--- Start PROVIDED RECORDS ---

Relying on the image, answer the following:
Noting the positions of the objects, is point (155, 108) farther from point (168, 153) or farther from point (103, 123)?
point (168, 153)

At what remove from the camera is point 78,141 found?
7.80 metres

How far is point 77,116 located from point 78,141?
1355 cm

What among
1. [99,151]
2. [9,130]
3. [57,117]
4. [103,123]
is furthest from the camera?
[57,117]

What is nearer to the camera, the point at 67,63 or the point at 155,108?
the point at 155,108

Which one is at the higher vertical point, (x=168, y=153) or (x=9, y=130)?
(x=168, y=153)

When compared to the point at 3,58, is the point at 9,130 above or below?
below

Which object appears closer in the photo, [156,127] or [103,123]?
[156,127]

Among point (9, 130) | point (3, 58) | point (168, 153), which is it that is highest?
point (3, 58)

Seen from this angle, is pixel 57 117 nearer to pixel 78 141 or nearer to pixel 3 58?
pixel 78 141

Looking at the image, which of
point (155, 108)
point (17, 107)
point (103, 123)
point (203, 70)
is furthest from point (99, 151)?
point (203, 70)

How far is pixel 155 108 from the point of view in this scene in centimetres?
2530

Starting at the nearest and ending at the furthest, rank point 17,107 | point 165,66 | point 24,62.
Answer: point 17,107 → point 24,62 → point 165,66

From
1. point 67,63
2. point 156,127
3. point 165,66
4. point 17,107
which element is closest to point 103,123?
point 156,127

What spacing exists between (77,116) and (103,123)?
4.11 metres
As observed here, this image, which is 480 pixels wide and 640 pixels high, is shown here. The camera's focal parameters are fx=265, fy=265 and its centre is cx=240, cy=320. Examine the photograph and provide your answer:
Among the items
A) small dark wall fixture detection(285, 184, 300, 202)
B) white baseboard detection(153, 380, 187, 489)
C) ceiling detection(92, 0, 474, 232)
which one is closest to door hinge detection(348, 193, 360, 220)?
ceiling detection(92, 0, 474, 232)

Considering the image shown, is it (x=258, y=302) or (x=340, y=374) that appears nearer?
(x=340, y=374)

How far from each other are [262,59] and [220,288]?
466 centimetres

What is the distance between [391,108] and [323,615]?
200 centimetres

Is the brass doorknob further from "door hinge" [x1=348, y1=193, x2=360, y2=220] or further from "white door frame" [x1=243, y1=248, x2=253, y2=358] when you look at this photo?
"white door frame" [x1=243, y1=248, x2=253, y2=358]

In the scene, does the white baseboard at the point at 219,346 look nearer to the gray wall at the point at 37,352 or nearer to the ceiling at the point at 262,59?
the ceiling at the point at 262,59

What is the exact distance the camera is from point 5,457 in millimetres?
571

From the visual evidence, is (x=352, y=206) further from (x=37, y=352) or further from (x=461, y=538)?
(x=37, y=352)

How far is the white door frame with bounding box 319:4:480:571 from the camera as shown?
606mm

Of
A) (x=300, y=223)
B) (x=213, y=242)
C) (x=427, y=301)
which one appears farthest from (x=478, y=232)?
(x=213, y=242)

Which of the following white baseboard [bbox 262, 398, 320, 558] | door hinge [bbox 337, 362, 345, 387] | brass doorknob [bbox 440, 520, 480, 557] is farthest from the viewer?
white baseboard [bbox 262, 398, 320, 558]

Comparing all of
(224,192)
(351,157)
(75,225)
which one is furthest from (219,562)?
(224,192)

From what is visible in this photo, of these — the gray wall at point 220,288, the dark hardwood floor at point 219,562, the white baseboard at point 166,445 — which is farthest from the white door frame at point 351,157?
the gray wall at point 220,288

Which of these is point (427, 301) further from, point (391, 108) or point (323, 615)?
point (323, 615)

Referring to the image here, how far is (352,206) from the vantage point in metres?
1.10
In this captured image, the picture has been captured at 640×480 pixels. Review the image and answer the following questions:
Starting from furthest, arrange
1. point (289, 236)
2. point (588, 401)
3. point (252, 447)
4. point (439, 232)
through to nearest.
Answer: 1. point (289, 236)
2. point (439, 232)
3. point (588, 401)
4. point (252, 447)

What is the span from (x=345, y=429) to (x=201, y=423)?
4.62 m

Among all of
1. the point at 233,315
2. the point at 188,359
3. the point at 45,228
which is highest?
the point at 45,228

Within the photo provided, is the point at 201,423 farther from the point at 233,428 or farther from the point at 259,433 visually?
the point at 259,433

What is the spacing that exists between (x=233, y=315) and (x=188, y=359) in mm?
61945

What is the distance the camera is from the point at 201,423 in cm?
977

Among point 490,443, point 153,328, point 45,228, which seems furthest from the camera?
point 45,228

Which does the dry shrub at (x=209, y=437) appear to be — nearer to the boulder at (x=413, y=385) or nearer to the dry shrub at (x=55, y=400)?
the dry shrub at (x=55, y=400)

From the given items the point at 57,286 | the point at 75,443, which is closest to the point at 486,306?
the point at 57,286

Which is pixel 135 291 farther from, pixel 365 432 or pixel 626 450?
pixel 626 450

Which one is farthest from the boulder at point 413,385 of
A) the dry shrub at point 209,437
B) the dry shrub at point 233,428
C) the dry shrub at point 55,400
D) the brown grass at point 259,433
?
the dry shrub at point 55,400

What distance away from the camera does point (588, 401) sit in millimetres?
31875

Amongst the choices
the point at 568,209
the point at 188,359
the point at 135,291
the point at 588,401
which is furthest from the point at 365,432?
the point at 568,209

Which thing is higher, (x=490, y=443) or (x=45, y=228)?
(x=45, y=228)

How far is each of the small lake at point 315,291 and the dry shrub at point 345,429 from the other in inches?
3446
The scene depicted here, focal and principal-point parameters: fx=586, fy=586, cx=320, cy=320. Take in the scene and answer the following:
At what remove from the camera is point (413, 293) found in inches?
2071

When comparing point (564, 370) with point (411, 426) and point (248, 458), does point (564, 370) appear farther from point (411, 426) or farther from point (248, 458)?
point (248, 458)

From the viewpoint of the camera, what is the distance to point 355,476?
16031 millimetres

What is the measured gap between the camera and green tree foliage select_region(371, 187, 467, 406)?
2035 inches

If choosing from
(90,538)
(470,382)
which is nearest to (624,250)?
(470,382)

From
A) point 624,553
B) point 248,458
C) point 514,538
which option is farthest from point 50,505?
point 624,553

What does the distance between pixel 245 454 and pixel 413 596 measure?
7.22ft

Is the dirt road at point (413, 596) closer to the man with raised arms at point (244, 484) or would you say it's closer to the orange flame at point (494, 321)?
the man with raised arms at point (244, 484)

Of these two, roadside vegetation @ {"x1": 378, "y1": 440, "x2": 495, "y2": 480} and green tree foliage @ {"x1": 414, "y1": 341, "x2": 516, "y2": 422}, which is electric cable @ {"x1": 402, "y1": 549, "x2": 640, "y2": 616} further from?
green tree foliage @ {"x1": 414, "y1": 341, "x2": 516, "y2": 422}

--- End PROVIDED RECORDS ---

§ **EXERCISE GOAL**
Copy out word for word every line of the rows above, from the first line through the line containing "4.11 metres", inclusive.

§ **CORRECT OUTPUT**
Relying on the image, answer the following:
Noting the positions of the objects, is point (155, 108) farther from point (168, 153) or farther from point (103, 123)?
point (168, 153)

At what remove from the camera is point 78,141 found?
7.80 metres

How far is point 77,116 located from point 78,141?
1355 cm

What among
1. [99,151]
2. [9,130]
3. [57,117]
4. [103,123]
is furthest from the camera?
[57,117]

What is nearer to the camera, the point at 67,63 or the point at 155,108?
the point at 155,108

Which one is at the higher vertical point, (x=168, y=153) or (x=9, y=130)?
(x=168, y=153)

When compared to the point at 3,58, is the point at 9,130 above or below?
below

Which object appears closer in the photo, [156,127] or [103,123]?
[156,127]

Among point (9, 130) | point (3, 58) | point (168, 153), which is it that is highest?
point (3, 58)

Seen from this angle, is pixel 57 117 nearer to pixel 78 141 or nearer to pixel 3 58?
pixel 78 141

Looking at the image, which of
point (155, 108)
point (17, 107)
point (103, 123)
point (203, 70)
is furthest from point (99, 151)?
point (203, 70)

How far is pixel 155 108 from the point of view in this scene in centimetres?
2530

Starting at the nearest and ending at the furthest, rank point 17,107 | point 165,66 | point 24,62.
Answer: point 17,107 → point 24,62 → point 165,66

From
1. point 67,63
2. point 156,127
3. point 165,66
4. point 17,107
which element is closest to point 103,123?
point 156,127

What spacing exists between (77,116) and (103,123)?
4.11 metres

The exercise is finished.